The ASCVD risk factor management plan comprises two main priorities: firstly, to educate patients and increase their awareness about acquired heart diseases and, secondly, to educate ACHD specialists and general practitioners on how to assess and manage CVD risk factors. Patients should be actively educated about physical activity, a healthy diet, common CVD risk factors, their management, and the importance of medical treatment adherence, as well as the management of psychological stress [
5]. Historically, ACHD patients were advised to avoid physical activity. However, according to the newest ESC guidelines on sport and exercise, ACHD patients are advised to engage in regular moderate exercise (60–75% of achieved maximal heart rate during cardiopulmonary exercise test, 30 min 4–5 times per week) [
14]. Clinicians should screen for overweight/obesity, repeat basic laboratory tests, recommend oral hygiene, calculate SCORE2 (<70 years)/SCORE2-OP (≥70 years) risks, and advise vaccination (influenza, pneumococcal, COVID-19) every year. Additionally, clinicians should consider exercise/cardiopulmonary exercise tests on a 2-year basis. If symptoms, blood pressure, or ECG changes are provoked, further investigation should be performed. Specialists should also screen for diabetes and perform thyroid function tests on a 3-year basis. Moreover, the recent consensus statement provides preventive measures for specific risk conditions in the ACHD population (HF, arrhythmias, CAD, stroke and systemic embolism, infective endocarditis, frailty) [
5]. As previously mentioned, inflamm-aging processes lead to accelerated senescence in ACHD patients, yet there is no specific therapy; but, the guidelines provide some beneficial recommendations, including advice on regular physical activity, a healthy diet, and vitamin D supplements.
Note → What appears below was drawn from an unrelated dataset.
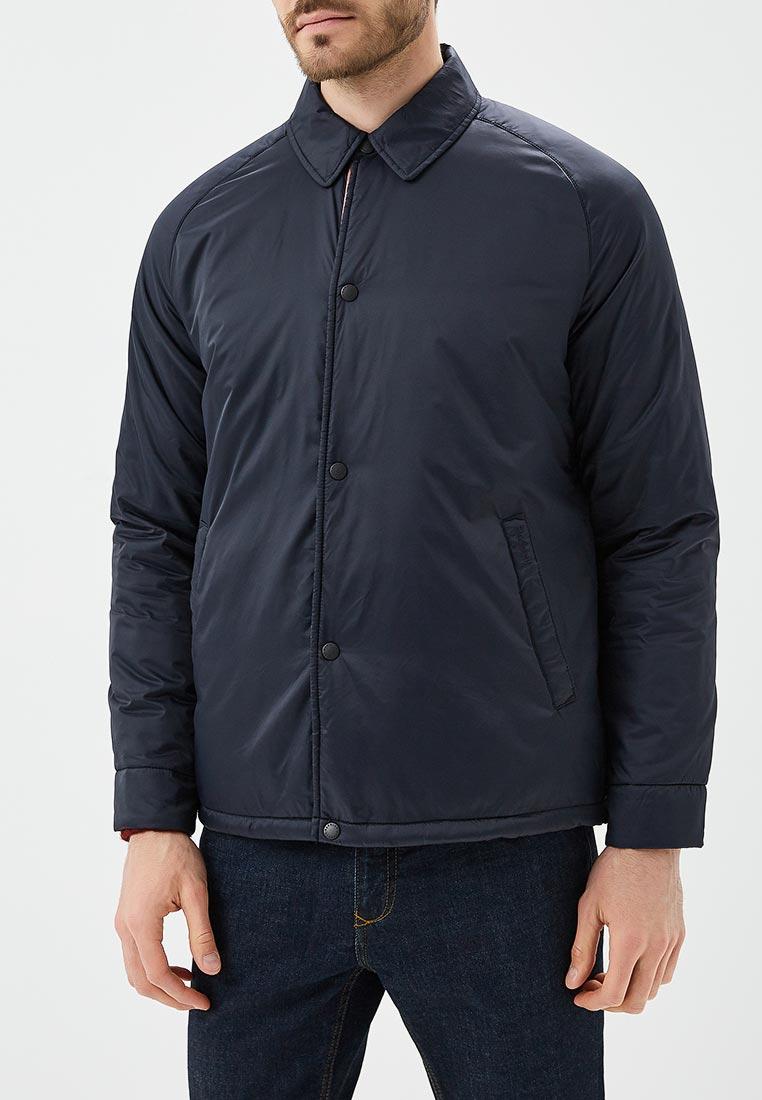 Куртка Barbour (Барбур) MQU0979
Pre-clinical research shows the potential benefits of renin-angiotensin-aldosterone system inhibitors, and sodium glucose co-transporter 2 (SGLT2) inhibitors [
5].
The present case demonstrated an ACS event in an adult with Eisenmenger syndrome, and multiple comorbidities (arterial hypertension, heart failure, previously untreated dyslipidemia, previous PE, and hyperuricemia). Symptoms were atypical (increased dyspnea), and the ECG was not informative due to RV hypertrophy and overload signs without dynamic ST-segment and T-wave changes. Echocardiography showed severe PH, RV hypertrophy, and RV overload with preserved LV function without regional contraction abnormalities. Thus, the preliminary diagnosis was a new episode of PE. After excluding preliminary diagnosis, a multidisciplinary team investigated external compression of the left coronary ostium due to a dilated pulmonary trunk, but CA revealed a two-vessel CAD. Due to a slightly delayed diagnosis of ACS, PCI was performed 24–48 h after the admission, emphasizing the need for awareness of acquired heart diseases in ACHD patients. Medical CVD therapy was optimized, and the patient was referred to a cardiac rehabilitation clinic.